What is Geoffrey Hinton's P(doom)?

Hinton, who shared the 2024 Nobel Prize in Physics for foundational work on neural networks and left Google in 2023 to speak freely about AI risk, has publicly cited estimates in the range of 10–50% for catastrophic AI outcomes within the coming decades. He cites particular concern about AI systems developing goals not intended by their designers — the alignment problem — as AI capability advances beyond current levels.

Does P(doom) have to be high to justify serious action?

No. Expected value reasoning applied to irreversible catastrophes with civilizational magnitude supports serious precautionary action at much lower probabilities. A 1% annual probability of major pandemic-level events justifies substantial ongoing global investment in pandemic preparedness.

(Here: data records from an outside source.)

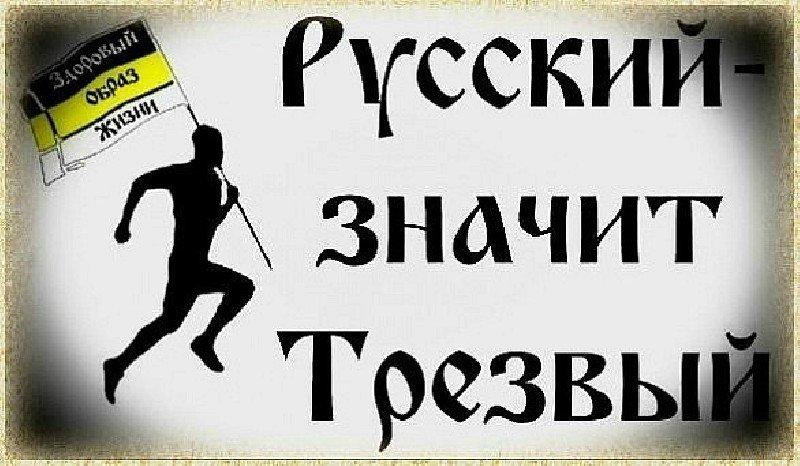 красиво картинки русский значит трезвый в капюшоне испечь пирожки яблоками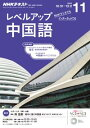 NHKラジオ レベルアップ中国語 2016年11月号[雑誌]【電子書籍】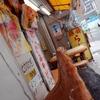 誰が何と言っても、これが渋谷でイチバンの冷し中華だ。渋谷「博多天神」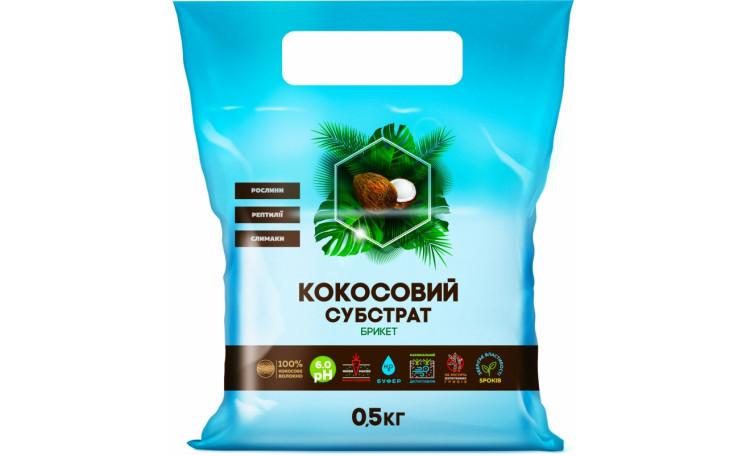 Кокосовый Органический Субстрат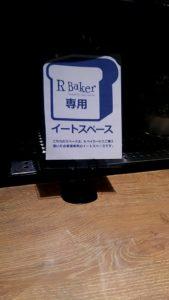 アールベイカーイトーヨーカドー大井町店3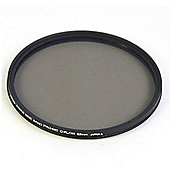 HOYA Polarising Filter (Circular) - 82mm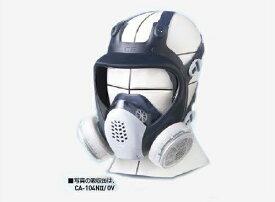 防毒マスク 重松 エチルベンゼン塗装業務用 【GM185C】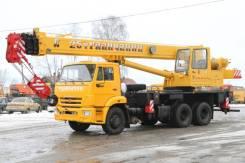 Галичанин КС-55713-1В. Продам Автокран 25т. 28 метров Камаз-65115*, 25 000 кг.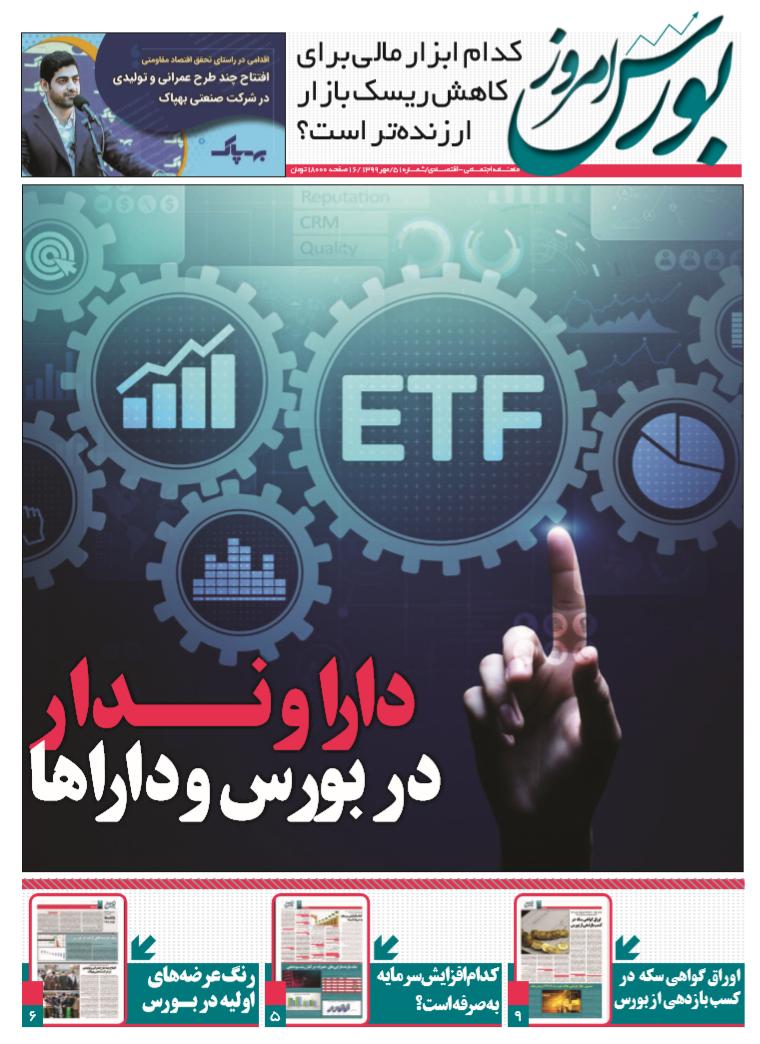 شماره ۵۱ نشریه بورس امروز، مهرماه ۹۹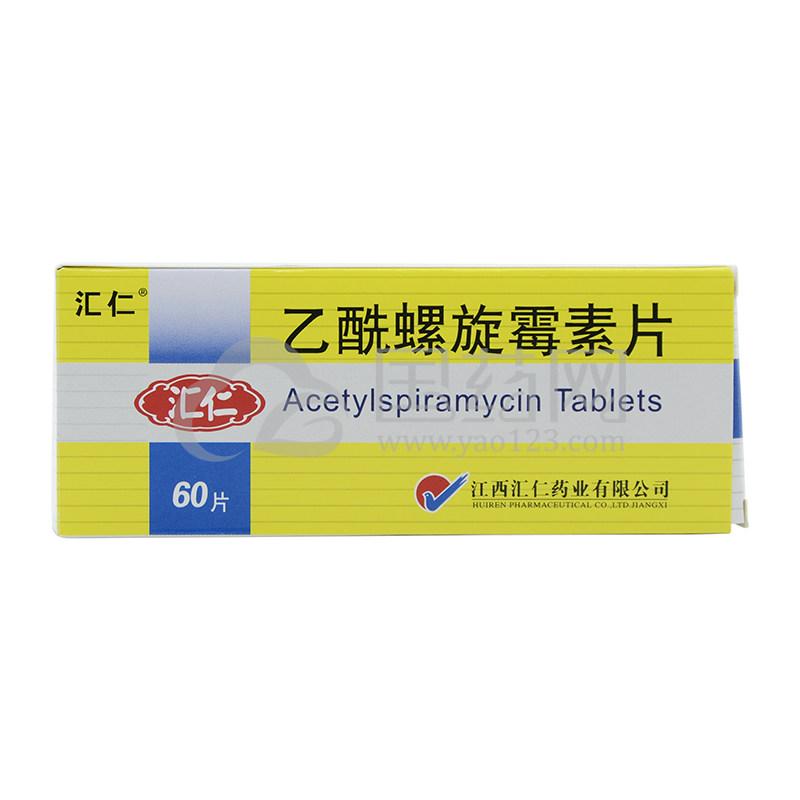 汇仁 乙酰螺旋霉素片 0.1g*60片/盒
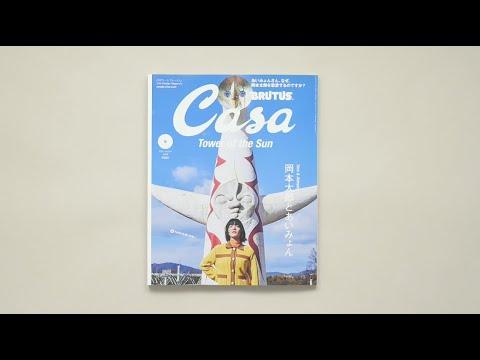 最新号『岡本太郎とあいみょん』5月8日発売!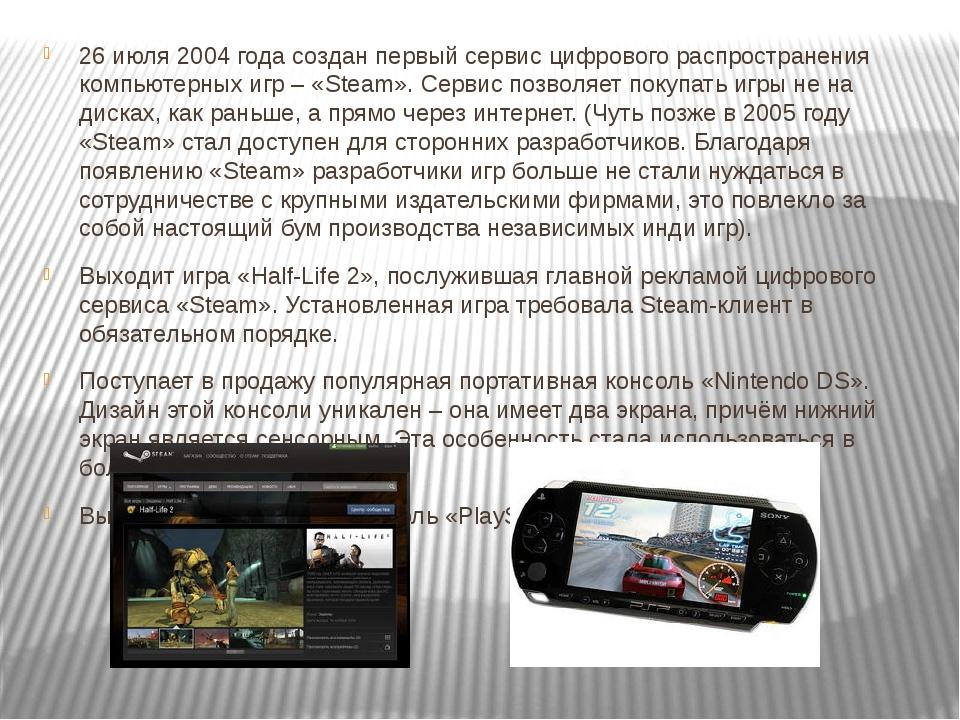 26 июля 2004 года создан первый сервис цифрового распространения компьютерных...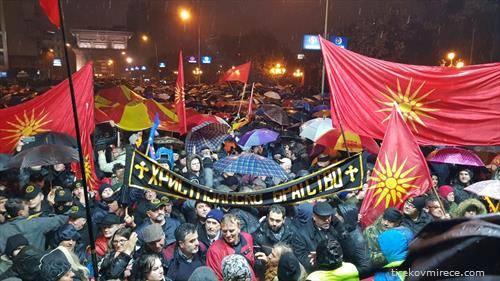 протест за зачувување на уставното име на Македонија во Скопје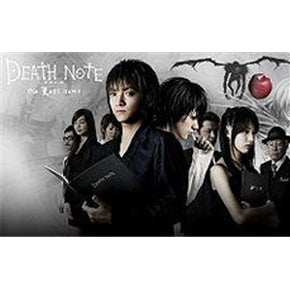 Japanese movie dvd: Death note 1,2,3 Complete volumes, english subtitle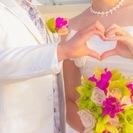 【品川】【大田区】【川崎市】1年後の結婚を目指す本気の婚活はじめ...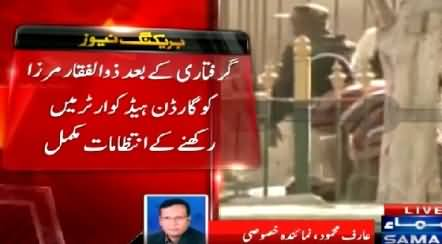 Breaking News: Zulfiqar Mirza To Be Arrested Today, All the Arrangements Completed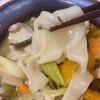 【山梨】体の中からじんわり温まる…野菜たっぷりほうとう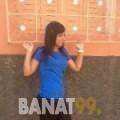 إشراف من دبي | أرقام بنات | موقع بنات 99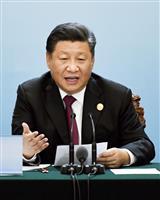 中国が「新植民地」批判に反論 アフリカ投資に慎重姿勢もバラマキ外交は継続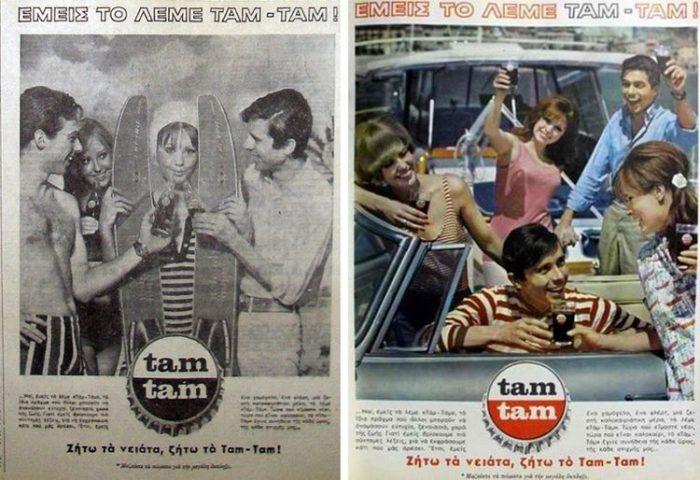 Καταδικασμένο στη σύγκριση: Το θρυλικό ελληνικό αναψυκτικό που υπήρχε πριν την Coca-Cola (Pics)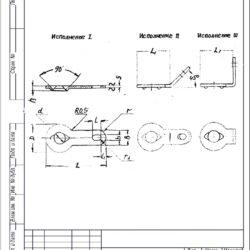 Лепестки односторонние ОСТ 92-0509-70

A 5% probability of permanent civilizational catastrophe — an outcome with no recovery — justifies proportionate precautionary investment even before the probability becomes high enough to feel urgent by intuition alone.

Why do P(doom) estimates vary so widely?

Because the overall probability is the product of several uncertain intermediate probabilities: the rate of capability advancement, the difficulty of alignment at frontier capability levels, the likelihood that misaligned AI of a given capability would cause catastrophic harm, and the likelihood that governance responds effectively before critical thresholds are reached. Different researchers hold genuinely different probability distributions over each of these questions, and the estimates compound across them. The wide range reflects real uncertainty, not noise around a stable true value.